THE TASK: The entries below hold a line with "Looney Tunes Yosemite" and a line with "15 εκ. ευρώ". Return those lines and all that lie between them, exactly and only.

(ENTRIES SHOWN Opens)

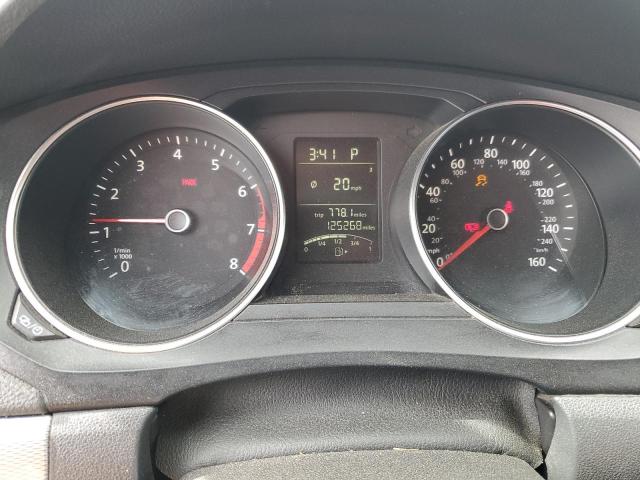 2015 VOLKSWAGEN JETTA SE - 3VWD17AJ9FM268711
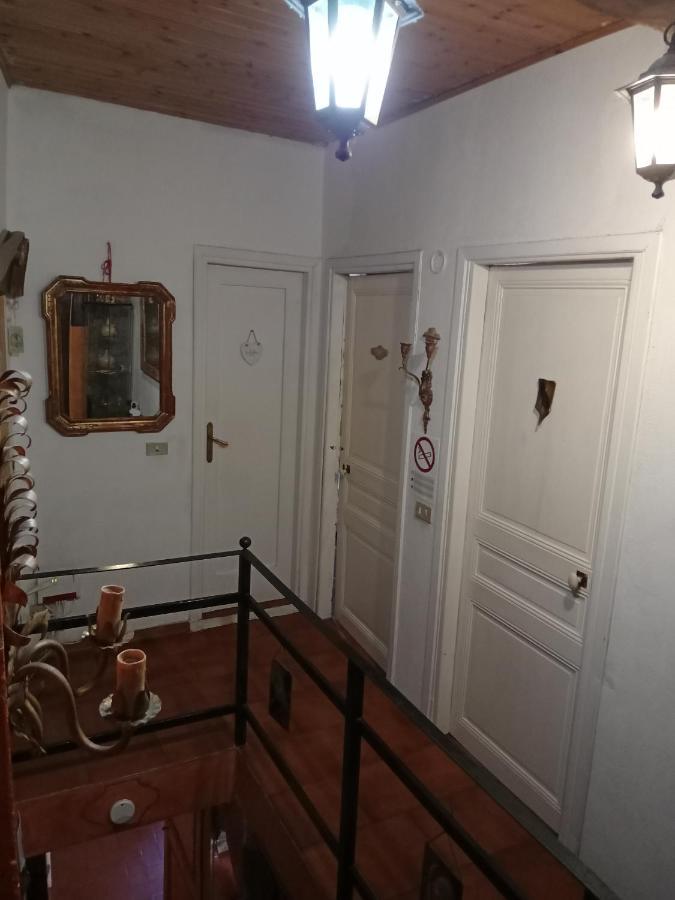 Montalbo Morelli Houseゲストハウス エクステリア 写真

(ENTRIES SHOWN Closes)
(ENTRIES SHOWN Opens)

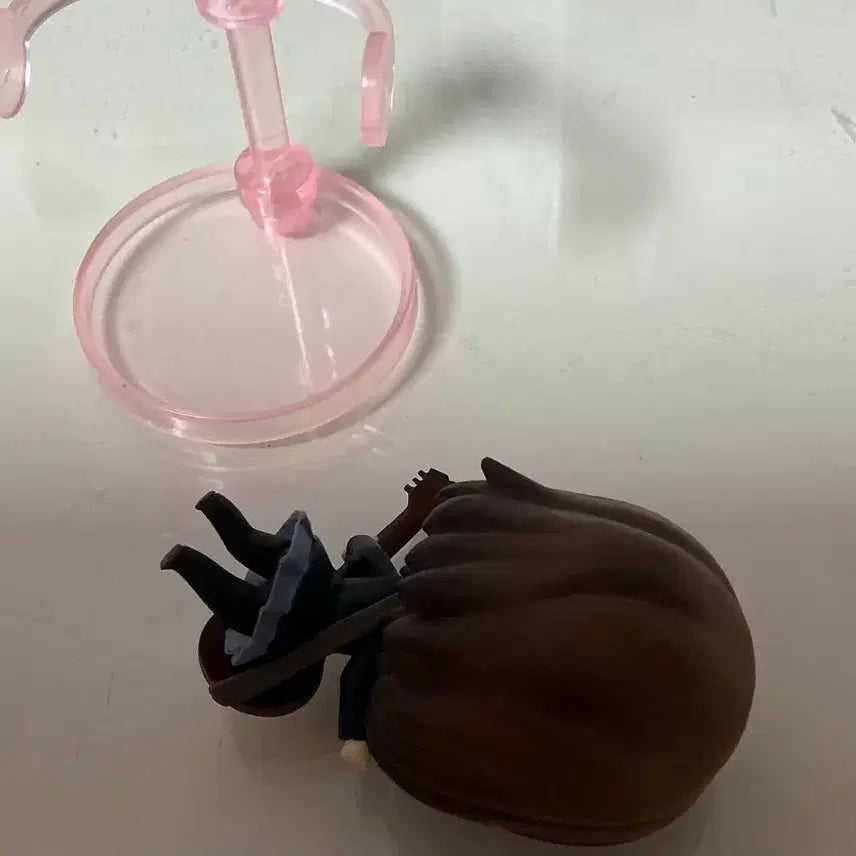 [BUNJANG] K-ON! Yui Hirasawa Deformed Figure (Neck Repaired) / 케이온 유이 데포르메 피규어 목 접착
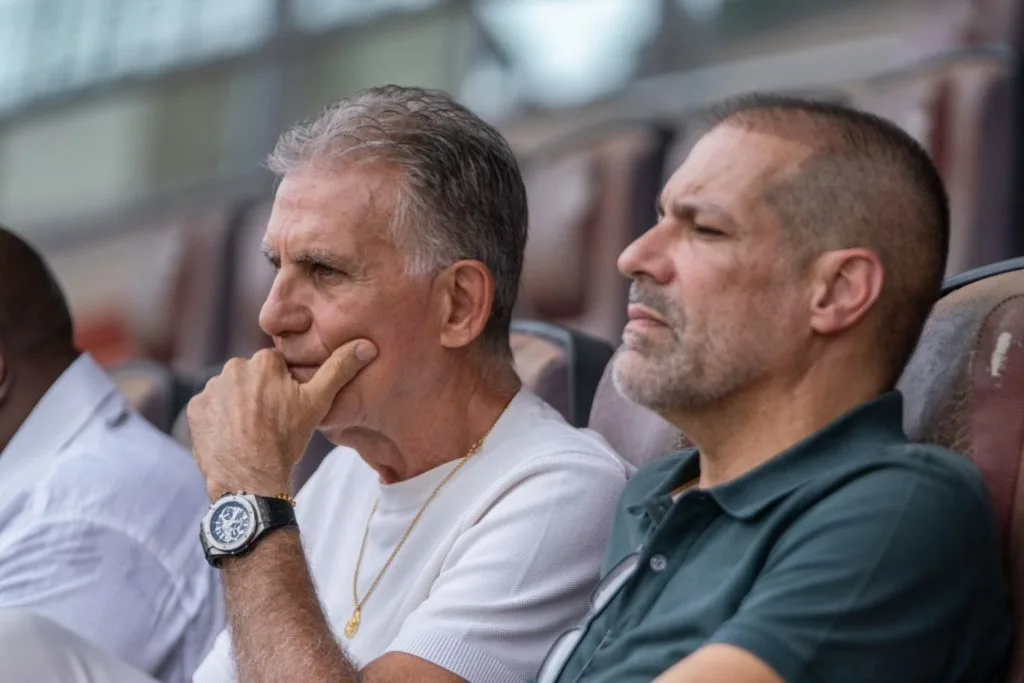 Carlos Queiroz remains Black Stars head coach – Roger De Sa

(ENTRIES SHOWN Closes)
(ENTRIES SHOWN Opens)

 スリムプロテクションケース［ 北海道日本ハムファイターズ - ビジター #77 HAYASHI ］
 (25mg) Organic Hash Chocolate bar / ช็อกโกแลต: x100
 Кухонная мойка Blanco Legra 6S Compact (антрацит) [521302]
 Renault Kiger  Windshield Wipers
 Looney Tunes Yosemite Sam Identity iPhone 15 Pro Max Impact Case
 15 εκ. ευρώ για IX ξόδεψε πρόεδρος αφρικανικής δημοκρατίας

(ENTRIES SHOWN Closes)

EXERCISE ANSWER:
 Looney Tunes Yosemite Sam Identity iPhone 15 Pro Max Impact Case
 15 εκ. ευρώ για IX ξόδεψε πρόεδρος αφρικανικής δημοκρατίας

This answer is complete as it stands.